The founders also reckoned that the QSR space in India “lacked innovation” and that is why a “classic like butter chicken hadn’t evolved” with the times. While the market gap had surely been identified, starting a cloud kitchen meant GBC had to get everything — from storage, packaging to logistics and delivery — right.
Backend efficiency and future partnerships
An efficient central kitchen (CK) is considered to be an integral part of a successful cloud kitchen business. GBC started with a 200-sq-feet space in Western Mumbai, but soon realised that it wasn’t enough. It moved to a 1,500-sq-ft space later.
Co-founder Vivek shares,
“More outlets meant more storage and more movement from the CK to those outlets. That also led to more pilferage. So, we had to invest in a vacuum sealing machine and a blast freezer to maintain a certain temperature for the food. We also outsourced the delivery to a third-party agency to ensure that there was no wastage in transit.”
In its first year, GBC would take 90 percent of its orders on the website and deliver them through its own riders.
However, with the growing popularity of food aggregators, it started relying on tech-enabled efficiency. Today, 90 percent of the orders are fulfilled through Swiggy.
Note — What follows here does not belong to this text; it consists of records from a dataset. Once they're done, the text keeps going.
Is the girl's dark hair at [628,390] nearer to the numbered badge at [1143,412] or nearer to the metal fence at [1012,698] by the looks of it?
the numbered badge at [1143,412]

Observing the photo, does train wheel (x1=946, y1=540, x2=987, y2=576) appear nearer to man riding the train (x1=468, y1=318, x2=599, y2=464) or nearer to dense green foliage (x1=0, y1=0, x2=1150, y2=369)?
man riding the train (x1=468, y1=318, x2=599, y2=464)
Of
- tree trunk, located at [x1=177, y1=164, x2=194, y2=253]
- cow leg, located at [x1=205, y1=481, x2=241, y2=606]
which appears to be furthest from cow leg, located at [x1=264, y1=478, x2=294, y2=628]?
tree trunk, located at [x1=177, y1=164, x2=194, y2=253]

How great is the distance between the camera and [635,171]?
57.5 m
But, some challenges remain, especially in the pandemic.
Vivek explains, “A 1,500-sq-ft CK should ideally cater to 10 outposts for the unit economics to work for us. We were supposed to reach 10 in June, but COVID-19 put us on the backfoot. So, we had to take a small loan to sustain ourselves.”
That “small loan” came in the form of an equity partnership with Ghost Kitchens, a Mumbai-based cloud kitchen incubator, for an undisclosed sum. GBC will use the funds to build backend resources, and standardise its menu “so it can travel to any part of the world”.
Karan Tanna, Founder, Ghost Kitchens, says,
“GBC endorses India internationally through butter chicken. Our focus is to leverage tech backed by standardised menu engineering to scale quickly in any part of the world.”
Before that, there's local expansion too. Saransh sums up by saying, “We’ll launch in Bengaluru next month, and then in Delhi-NCR, Ahmedabad, Kolkata, and Chennai in 2021. The plan is to grow in existing markets, as well as enter new markets, and be an Indian food brand with a difference.”